401 In the twenty-fifth year of our exile, at the beginning of the year on the tenth of the month - it was the fourteenth year after the city fell - God touched me and brought me here. 2 He brought me in divine vision to the land of Israel and set me down on a high mountain. To the south there were buildings that looked like a city. 3 He took me there and I met a man deeply tanned, like bronze. He stood at the entrance holding a linen cord and a measuring stick. 4 The man said to me, "Son of man, look and listen carefully. Pay close attention to everything I'm going to show you. That's why you've been brought here. And then tell Israel everything you see."

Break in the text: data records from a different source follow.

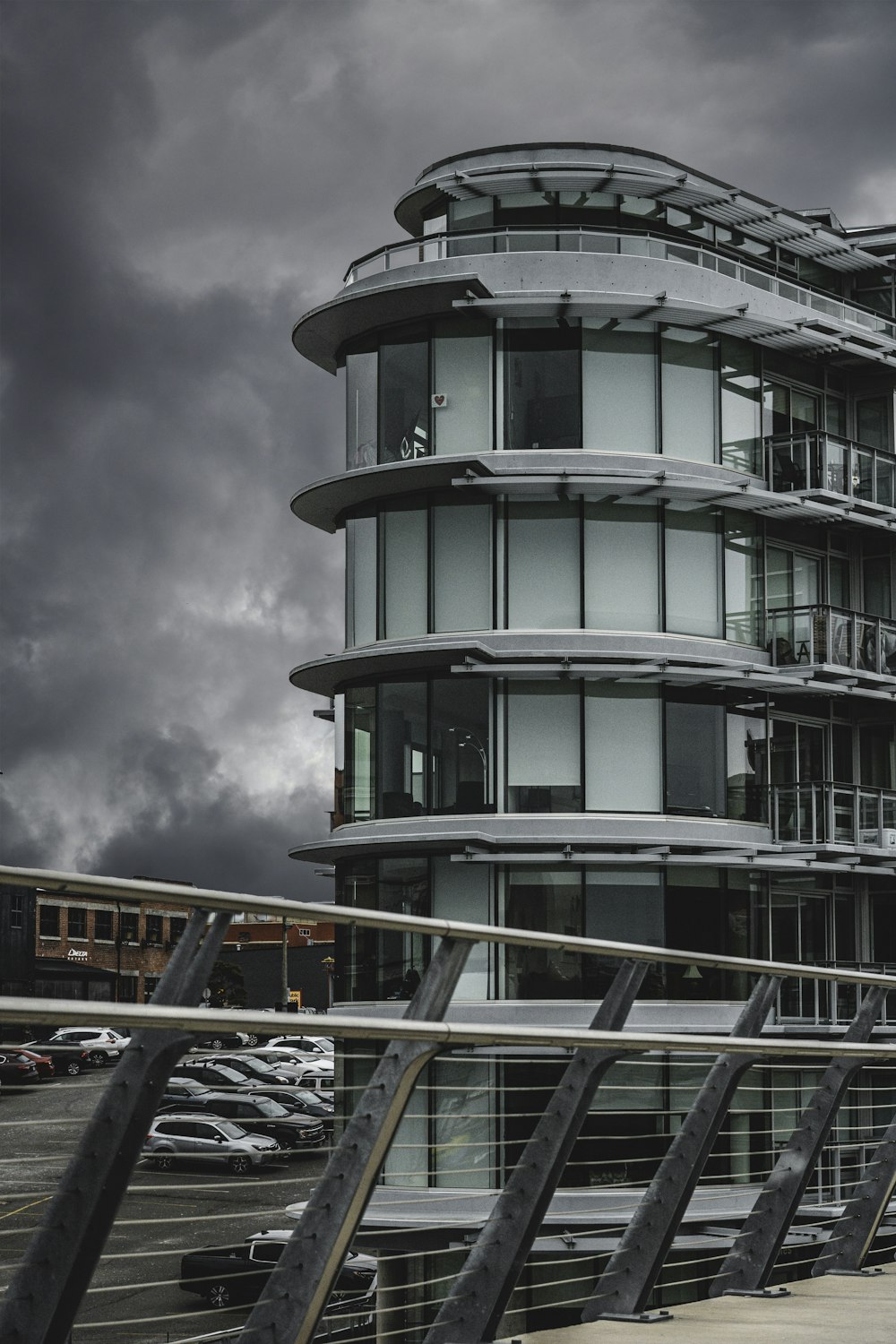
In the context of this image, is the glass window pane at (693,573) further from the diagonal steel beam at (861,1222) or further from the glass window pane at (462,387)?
the diagonal steel beam at (861,1222)

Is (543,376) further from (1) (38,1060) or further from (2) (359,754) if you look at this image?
(1) (38,1060)

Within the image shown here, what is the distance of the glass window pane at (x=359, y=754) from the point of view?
32.1m

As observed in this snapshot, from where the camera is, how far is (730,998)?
104 feet

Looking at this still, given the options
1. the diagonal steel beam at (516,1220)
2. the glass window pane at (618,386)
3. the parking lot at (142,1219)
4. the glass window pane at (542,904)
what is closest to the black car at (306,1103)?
the parking lot at (142,1219)

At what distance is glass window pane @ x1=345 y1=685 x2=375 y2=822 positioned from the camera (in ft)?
105

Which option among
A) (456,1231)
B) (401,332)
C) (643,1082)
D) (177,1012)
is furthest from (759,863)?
(177,1012)

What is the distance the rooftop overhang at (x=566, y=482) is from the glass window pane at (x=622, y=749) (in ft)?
12.1

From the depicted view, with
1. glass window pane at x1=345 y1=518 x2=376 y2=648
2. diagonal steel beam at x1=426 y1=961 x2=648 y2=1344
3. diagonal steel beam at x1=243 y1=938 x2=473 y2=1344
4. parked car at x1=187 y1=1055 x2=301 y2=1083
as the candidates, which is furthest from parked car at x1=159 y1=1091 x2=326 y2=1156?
diagonal steel beam at x1=243 y1=938 x2=473 y2=1344

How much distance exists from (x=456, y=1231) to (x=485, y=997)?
485 cm

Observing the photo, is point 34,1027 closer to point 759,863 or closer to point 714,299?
point 759,863

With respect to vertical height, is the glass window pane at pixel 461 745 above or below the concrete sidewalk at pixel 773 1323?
above

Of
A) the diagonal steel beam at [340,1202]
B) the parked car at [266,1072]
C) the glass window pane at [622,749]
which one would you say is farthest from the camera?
the parked car at [266,1072]

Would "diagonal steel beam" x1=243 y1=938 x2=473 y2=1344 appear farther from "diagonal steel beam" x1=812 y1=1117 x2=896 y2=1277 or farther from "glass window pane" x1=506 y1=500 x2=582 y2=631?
"glass window pane" x1=506 y1=500 x2=582 y2=631

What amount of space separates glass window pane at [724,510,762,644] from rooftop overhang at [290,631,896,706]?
0.53m
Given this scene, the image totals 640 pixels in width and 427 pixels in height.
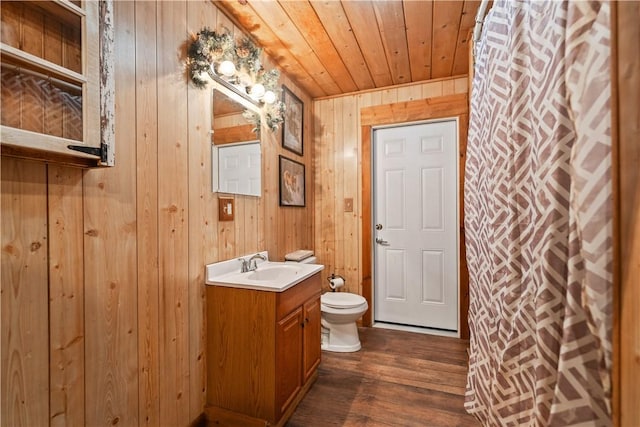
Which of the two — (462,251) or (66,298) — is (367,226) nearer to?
(462,251)

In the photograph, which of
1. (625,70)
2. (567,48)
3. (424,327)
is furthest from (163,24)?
(424,327)

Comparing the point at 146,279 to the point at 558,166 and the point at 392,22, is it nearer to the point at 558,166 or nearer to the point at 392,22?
the point at 558,166

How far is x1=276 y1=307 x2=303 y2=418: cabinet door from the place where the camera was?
1.52 meters

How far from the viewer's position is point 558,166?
682mm

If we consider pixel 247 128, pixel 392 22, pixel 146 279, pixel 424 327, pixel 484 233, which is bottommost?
pixel 424 327

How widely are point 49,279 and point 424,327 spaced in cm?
286

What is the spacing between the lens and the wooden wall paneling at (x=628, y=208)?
0.54 m

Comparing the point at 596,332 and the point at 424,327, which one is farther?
the point at 424,327

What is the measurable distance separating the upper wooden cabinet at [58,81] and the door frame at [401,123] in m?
2.30

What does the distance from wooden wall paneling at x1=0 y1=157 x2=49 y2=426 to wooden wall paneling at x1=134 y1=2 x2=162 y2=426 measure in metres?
0.33

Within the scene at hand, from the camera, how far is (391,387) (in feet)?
6.35

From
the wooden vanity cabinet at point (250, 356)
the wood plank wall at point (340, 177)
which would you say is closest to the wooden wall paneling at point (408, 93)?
the wood plank wall at point (340, 177)

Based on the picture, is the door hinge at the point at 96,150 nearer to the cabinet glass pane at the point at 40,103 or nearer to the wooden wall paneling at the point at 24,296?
the cabinet glass pane at the point at 40,103

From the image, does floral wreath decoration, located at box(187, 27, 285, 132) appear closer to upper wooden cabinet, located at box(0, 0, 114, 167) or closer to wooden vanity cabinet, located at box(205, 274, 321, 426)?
upper wooden cabinet, located at box(0, 0, 114, 167)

Matthew Henry's Commentary on Ezekiel 40:1-4
Chapter Contents
The Vision of the Temple.
Here is a vision, beginning at ch. 40, and continued to the end of the book, ch. 48, which is justly looked upon to be one of the most difficult portions in all the book of God. When we despair to be satisfied as to any difficulty we meet with, let us bless God that our salvation does not depend upon it, but that things necessary are plain enough; and let us wait till God shall reveal even this unto us. This chapter describes two outward courts of the temple. Whether the personage here mentioned was the Son of God, or a created angel, is not clear. But Christ is both our Altar and our Sacrifice, to whom we must look with faith in all approaches to God; and he is Salvation in the midst of the earth, Psalm 74:12, to be looked unto from all quarters.